The presentation took place at a gala dinner Sunday 27th June, on board HMS Warrior 1860, another ship that accompanies the Mary Rose at Portsmouth Historic Dockyard. John Lippiett, Chief Executive of the Mary Rose Trust, who made the presentation to the astronauts, commented:

“It is really tremendous to have the opportunity to present this little piece of the Mary Rose to the visiting Shuttle crew to take back to Houston, in the hope that it will be taken into space on a future mission.

This parrel, in effect a wooden ball-bearing measuring some 3×3”, was part of the mechanism used to hoist the yards carrying the sails up the mast. It was therefore fundamental to the propulsion of this our first true warship.
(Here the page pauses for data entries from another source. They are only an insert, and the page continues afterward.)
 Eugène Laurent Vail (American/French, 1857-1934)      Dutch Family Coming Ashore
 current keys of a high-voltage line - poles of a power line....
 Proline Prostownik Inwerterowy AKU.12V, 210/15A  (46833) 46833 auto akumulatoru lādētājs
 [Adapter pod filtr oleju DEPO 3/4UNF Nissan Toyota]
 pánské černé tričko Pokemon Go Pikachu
The Mary Rose was as revolutionary in technological advances 500 years ago as the Space Shuttle was in the early 1980s. Both have helped pioneer exploration and advance the sciences. It is most appropriate to mark their place in history in this manner.”
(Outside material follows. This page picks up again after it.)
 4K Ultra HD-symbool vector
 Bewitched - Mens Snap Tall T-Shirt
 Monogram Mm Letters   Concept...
The last Atlantis mission from which they have just returned, saw the crew take a 4-inch long wood sample of Sir Isaac Newton’s apple tree. The piece from the original tree that supposedly inspired Newton’s theory of gravity, along with a picture of Newton, was taken into orbit by British-born astronaut Piers Sellers. The wood is part of the collection of the Royal Society archives in London, and will be returned there at the end of their tour. On a previous spaceflight, he took a commemorative medallion that the group presented to the physicist Stephen Hawking.

This won’t be the first time the Mary Rose has had links to space – Michael Foale CBE, the first Briton to perform a space walk and record holder for cumulative-time-in-space for a UK citizen, was a volunteer diver on the excavation of the Mary Rose in 1981. 

The Mary Rose sank in 1545 in the Battle of the Solent. She was raised in 1982 with her artefact collection of 19, 000 objects presenting a unique time capsule and one of the world’s most precious heritage icons. 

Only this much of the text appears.